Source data

════════

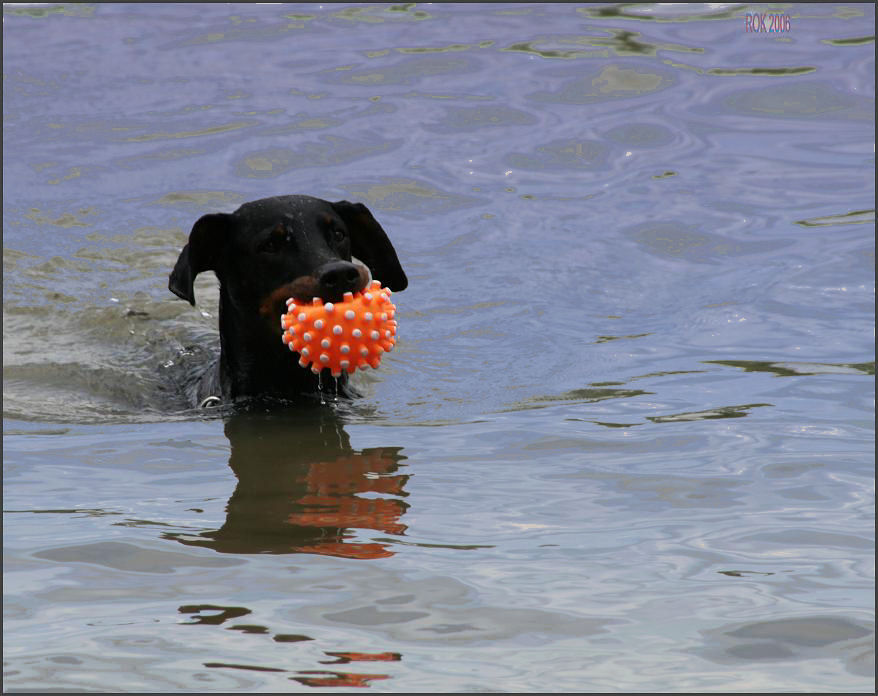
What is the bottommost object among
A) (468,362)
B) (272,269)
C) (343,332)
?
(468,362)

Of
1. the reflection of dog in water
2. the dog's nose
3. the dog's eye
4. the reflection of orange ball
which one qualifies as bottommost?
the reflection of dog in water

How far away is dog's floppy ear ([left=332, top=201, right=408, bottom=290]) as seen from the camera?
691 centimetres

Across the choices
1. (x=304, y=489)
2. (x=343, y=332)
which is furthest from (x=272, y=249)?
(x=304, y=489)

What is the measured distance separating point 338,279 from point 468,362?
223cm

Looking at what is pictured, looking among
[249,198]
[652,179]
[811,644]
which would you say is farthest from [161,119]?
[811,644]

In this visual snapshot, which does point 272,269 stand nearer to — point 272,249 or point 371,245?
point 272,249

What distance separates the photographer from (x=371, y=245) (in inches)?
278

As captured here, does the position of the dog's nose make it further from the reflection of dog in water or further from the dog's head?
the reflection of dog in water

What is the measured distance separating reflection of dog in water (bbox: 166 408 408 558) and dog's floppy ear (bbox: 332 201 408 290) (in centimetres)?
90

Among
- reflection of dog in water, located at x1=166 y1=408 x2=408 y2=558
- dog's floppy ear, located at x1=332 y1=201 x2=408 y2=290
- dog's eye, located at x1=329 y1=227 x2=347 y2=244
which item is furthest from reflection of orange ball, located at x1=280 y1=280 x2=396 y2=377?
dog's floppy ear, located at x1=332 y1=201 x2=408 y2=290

════════

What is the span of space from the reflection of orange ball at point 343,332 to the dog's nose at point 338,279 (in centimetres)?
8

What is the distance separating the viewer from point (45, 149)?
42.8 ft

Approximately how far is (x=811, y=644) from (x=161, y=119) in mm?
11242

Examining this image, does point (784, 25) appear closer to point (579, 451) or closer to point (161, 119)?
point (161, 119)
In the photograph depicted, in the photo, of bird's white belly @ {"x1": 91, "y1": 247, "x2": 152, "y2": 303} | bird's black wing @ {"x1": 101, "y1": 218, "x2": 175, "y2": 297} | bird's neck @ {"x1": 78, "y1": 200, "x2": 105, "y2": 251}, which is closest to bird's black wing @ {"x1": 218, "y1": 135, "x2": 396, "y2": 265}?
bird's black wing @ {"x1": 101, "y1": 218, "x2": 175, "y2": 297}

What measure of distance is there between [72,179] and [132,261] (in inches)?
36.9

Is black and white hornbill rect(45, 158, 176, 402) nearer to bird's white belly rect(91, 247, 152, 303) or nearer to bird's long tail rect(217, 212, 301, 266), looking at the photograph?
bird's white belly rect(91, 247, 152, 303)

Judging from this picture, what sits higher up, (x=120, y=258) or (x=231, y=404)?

════════

Problem requirements —
Please arrange the records above as a JSON list of strings, one string per line with blank lines dropped, starting with the line containing "Is black and" and going on through the line containing "Judging from this".

Completed exercise —
[
  "Is black and white hornbill rect(45, 158, 176, 402) nearer to bird's white belly rect(91, 247, 152, 303) or nearer to bird's long tail rect(217, 212, 301, 266), looking at the photograph?",
  "bird's white belly rect(91, 247, 152, 303)",
  "Judging from this picture, what sits higher up, (x=120, y=258) or (x=231, y=404)?"
]